Stored dataset items:
──────
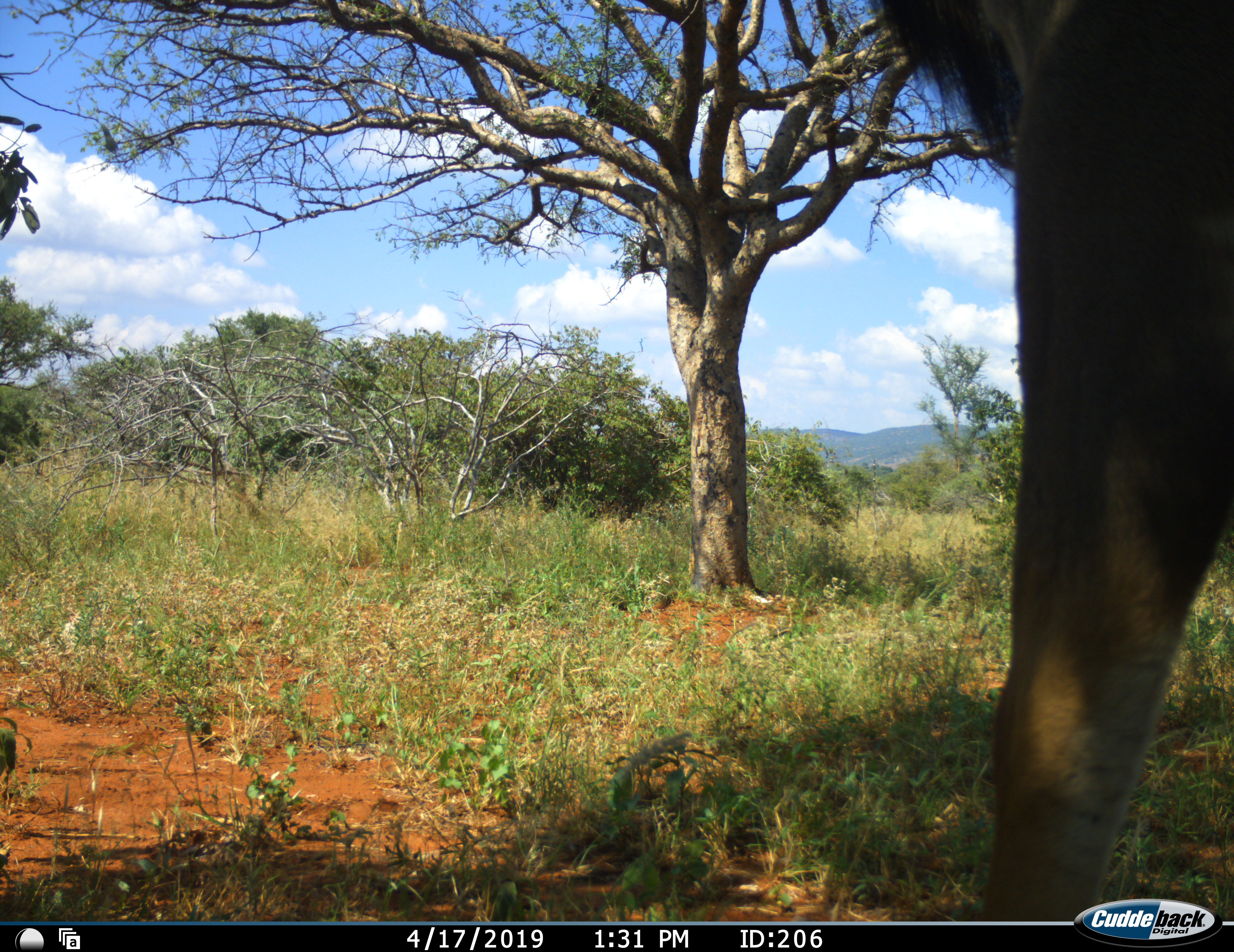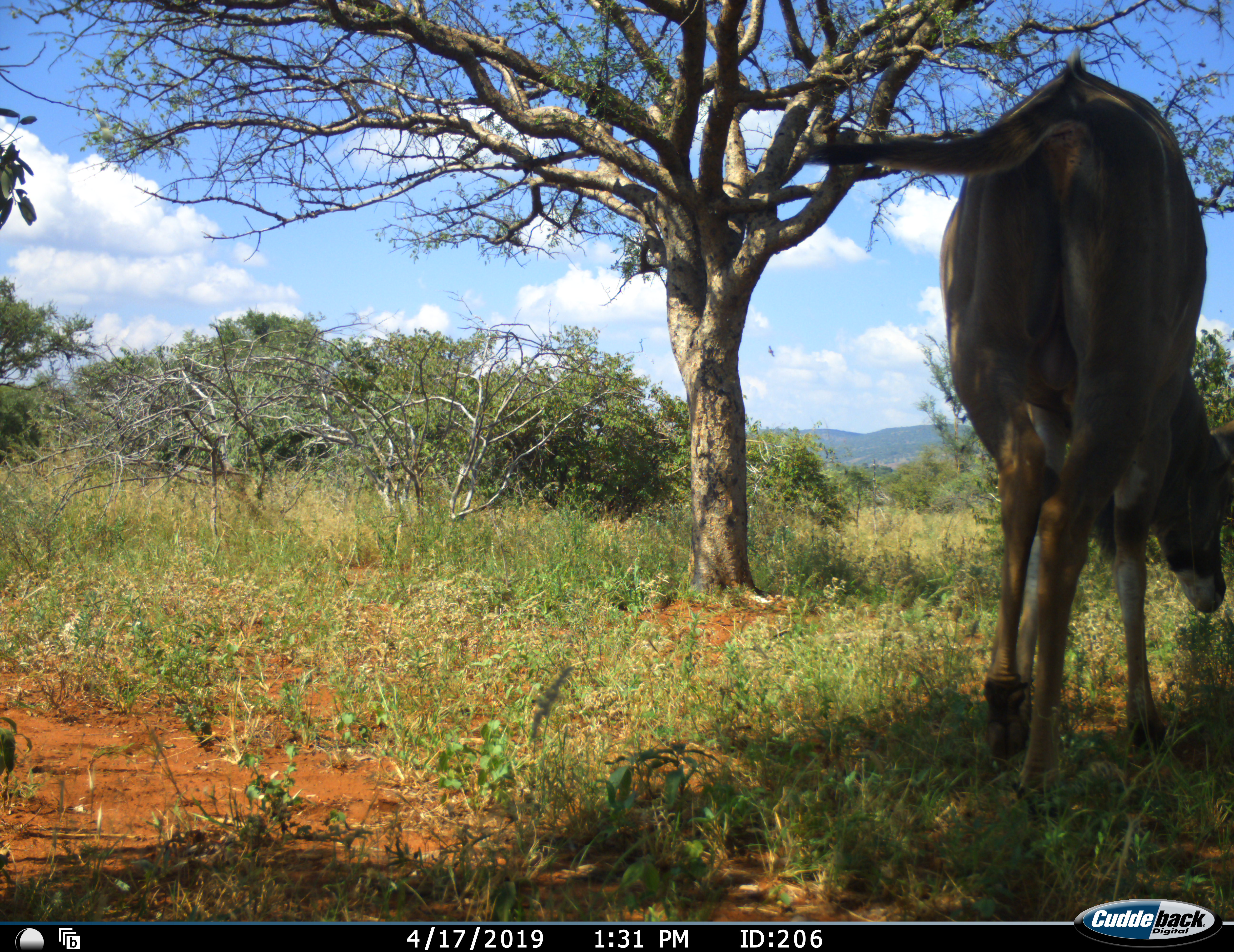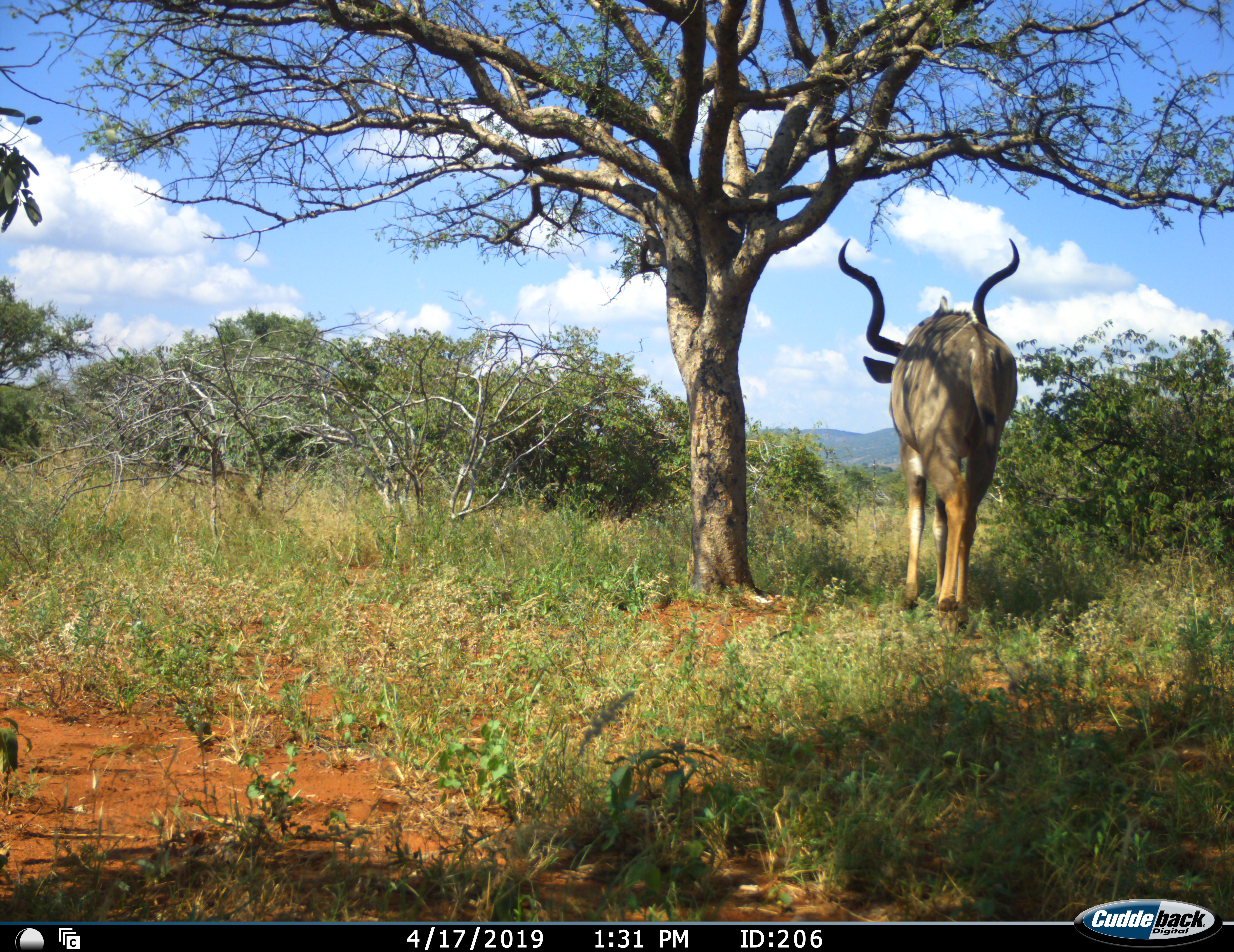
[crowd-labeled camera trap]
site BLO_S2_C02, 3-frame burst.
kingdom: Animalia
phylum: Chordata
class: Mammalia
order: Artiodactyla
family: Bovidae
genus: Tragelaphus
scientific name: Tragelaphus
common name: kudu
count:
──────
- **What is expected**
What the reply must contain is an exact transcription of the data above and none of its pictures.

- **Answer to the problem**
[crowd-labeled camera trap]
site BLO_S2_C02, 3-frame burst.
kingdom: Animalia
phylum: Chordata
class: Mammalia
order: Artiodactyla
family: Bovidae
genus: Tragelaphus
scientific name: Tragelaphus
common name: kudu
count:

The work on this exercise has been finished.